Das FireFox-Login https://addons.mozilla.org/en-US/firefox/addon/procon-latte/
ermöglicht Whitelist, Blacklist (enthaltene Worte, auch für die Google-Suche), Passwort setzen (verhindert Deaktivieren & Deinstallieren). 
Ob das händische Löschen möglich ist, werd ich mir bei Gelegenheit ansehen.

Wo Whitelists zu bekommen sind, weiß ich nicht.

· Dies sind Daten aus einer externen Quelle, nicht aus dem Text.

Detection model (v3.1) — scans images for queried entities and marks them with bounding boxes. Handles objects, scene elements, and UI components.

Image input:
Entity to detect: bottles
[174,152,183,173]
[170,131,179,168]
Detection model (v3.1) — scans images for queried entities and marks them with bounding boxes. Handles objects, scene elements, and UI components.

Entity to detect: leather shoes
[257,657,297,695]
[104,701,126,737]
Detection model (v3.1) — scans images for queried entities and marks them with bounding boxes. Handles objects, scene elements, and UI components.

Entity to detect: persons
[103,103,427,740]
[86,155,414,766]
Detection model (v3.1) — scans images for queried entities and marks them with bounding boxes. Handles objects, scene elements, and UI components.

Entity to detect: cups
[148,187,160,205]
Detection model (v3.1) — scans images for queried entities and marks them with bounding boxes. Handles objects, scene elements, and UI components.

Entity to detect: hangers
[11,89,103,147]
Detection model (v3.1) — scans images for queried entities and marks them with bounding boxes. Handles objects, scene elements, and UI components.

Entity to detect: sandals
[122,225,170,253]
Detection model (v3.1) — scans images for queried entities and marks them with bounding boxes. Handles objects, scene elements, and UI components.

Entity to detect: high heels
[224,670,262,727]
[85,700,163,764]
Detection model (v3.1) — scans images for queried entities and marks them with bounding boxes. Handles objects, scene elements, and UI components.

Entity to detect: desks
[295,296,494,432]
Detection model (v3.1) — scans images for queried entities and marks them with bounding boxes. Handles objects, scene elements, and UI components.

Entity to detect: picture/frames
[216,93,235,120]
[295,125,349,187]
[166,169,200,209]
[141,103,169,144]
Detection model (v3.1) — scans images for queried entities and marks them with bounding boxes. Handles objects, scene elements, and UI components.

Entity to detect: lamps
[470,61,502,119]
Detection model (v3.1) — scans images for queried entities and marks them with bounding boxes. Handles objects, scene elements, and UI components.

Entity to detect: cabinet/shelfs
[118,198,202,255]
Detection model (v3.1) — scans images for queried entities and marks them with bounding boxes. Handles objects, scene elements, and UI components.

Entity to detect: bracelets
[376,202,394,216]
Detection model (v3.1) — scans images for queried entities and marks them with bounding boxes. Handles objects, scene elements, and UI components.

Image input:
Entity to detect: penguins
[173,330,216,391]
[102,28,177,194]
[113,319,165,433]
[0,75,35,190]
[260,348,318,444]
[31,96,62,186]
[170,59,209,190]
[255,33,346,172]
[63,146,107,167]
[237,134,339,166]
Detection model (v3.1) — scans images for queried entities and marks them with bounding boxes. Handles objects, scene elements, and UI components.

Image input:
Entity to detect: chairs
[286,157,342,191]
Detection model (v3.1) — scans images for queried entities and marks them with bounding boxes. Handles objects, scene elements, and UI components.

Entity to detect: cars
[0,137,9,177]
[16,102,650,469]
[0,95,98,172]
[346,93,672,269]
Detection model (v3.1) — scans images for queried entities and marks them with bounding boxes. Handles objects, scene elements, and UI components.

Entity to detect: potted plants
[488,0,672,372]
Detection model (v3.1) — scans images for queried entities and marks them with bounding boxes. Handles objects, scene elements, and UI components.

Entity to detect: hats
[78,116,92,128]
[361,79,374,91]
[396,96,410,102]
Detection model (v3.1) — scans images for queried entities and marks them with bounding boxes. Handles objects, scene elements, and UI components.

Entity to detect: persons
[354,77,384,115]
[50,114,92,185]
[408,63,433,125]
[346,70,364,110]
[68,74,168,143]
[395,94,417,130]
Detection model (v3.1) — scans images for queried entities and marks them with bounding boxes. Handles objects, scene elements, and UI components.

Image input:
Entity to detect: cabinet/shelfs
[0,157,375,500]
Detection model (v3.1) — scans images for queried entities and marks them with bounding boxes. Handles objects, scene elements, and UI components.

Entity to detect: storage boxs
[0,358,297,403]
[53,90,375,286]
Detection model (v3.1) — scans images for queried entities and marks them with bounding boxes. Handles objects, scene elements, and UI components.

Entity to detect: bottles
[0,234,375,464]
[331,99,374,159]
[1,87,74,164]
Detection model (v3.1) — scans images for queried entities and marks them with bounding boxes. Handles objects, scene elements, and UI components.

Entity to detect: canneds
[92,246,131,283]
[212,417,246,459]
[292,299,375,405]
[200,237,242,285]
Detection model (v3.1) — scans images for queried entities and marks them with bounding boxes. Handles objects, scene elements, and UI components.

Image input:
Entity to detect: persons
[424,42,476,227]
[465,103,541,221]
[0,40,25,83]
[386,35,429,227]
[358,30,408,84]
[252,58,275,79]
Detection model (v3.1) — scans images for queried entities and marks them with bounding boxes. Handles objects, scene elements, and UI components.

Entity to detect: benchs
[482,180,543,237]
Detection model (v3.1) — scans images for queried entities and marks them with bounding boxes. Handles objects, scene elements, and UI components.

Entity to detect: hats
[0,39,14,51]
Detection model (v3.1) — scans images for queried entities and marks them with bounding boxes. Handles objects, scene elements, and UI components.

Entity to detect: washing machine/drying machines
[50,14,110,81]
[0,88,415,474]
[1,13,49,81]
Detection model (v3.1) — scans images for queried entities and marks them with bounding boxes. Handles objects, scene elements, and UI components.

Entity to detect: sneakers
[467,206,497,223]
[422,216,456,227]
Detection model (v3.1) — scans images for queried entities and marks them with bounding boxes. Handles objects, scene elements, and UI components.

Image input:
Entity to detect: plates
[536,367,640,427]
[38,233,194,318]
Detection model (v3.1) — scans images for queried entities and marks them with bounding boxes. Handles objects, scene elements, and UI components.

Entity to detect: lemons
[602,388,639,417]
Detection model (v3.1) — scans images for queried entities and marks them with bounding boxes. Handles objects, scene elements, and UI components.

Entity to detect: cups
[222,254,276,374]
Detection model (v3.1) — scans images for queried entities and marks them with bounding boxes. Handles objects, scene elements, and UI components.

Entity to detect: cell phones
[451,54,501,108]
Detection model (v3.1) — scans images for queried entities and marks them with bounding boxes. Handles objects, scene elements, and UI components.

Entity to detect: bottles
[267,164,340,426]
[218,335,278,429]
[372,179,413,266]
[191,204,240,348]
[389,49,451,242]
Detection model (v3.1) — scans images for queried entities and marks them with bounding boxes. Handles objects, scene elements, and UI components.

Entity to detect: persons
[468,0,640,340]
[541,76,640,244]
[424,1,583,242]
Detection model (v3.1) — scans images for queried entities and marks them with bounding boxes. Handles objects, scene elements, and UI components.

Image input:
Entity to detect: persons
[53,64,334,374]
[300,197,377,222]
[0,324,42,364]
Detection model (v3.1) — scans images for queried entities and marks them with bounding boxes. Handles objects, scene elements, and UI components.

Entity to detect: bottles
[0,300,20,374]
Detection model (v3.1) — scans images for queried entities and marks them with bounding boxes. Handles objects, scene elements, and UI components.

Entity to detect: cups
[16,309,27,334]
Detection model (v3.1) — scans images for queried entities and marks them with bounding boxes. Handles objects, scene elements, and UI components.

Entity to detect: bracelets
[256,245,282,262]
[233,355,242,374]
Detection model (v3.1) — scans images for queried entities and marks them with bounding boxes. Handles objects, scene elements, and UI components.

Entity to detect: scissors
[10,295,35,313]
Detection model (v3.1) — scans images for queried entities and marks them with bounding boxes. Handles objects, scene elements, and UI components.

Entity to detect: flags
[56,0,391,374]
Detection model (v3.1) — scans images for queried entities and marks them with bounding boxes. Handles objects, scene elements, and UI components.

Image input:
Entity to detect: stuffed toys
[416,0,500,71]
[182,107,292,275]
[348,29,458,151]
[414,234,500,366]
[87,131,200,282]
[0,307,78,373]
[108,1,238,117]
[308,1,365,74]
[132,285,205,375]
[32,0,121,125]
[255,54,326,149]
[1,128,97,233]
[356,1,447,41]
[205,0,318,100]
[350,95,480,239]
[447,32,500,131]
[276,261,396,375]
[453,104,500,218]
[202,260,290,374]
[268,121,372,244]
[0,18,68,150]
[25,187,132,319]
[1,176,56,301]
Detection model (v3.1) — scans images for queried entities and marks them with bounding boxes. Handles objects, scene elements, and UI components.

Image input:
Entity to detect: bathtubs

Vlt bei http://www.fragfinn.de ?
Blacklists sind verständlicherweise nicht öffentlich zugänglich.


----------



## Dr Dau (27. November 2011)

Hallo!



FoolMoon hat gesagt.:


> Ich würde mich über jegliche [...] Anmerkungen sehr freuen.


Ist Dein Bruder seinem Alter entsprechend zurückgeblieben?
Bist Du ein Erziehungsberechtigter?
Wenn Du die 1. und/oder 2. Frage mit "nein" beantworten kannst, ist es ein Problem.

Zu Punkt 1:
Dein Bruder soll mit dem Computer Dinge für die Schule erledigen, aber gleichzeitig willst Du ihn hierbei zeitlich einschränken?
Mit solch einem Vorgehen würde jeder Erziehungsberechtigte vor einem Richter auf die Schnau.... fallen.
Zudem wäre es ein Eingriff ins Persönlichkeitsrecht.
Zu Punkt 2:
Auch dieses wäre ein Eingriff ins Persönlichkeitsrecht.
Zu Punkt 3:
Lässt sich mit einer Blacklist realisieren.
Aber auch dieses wäre ein Eingriff ins Persönlichkeitsrecht.
Zu Punkt 4:
Hier würde ein Richter aus der gesetzlichen Problematik heraus (Pornografie) FÜR die Erziehungsberechtigten entscheiden.
Nur sollte bedacht werden dass es keinen zuverlässigen Schutz gibt.
Woher sollte ein Filter z.b. wissen was tatsächlich hinter dem Bild "Rose.jpg" im Showroom auf tutorials.de steckt?! 
Zu Punkt 5:
Stasi 2.0?
Da geht mir aber wirklich der Hut hoch, das übertrifft ja noch die Punkte 1 bis 3..... und sogar Punkt 4.
Zu Punkt 6 (welchen Du vergessen hast):
Live überwachen kannst Du Deinen Bruder auch per Remote-Desktop. 
Bei der Gelegentheit kannst Du auch gleich seine Hausaufgaben korrigieren, wenn er mal kurz pinkeln geht. 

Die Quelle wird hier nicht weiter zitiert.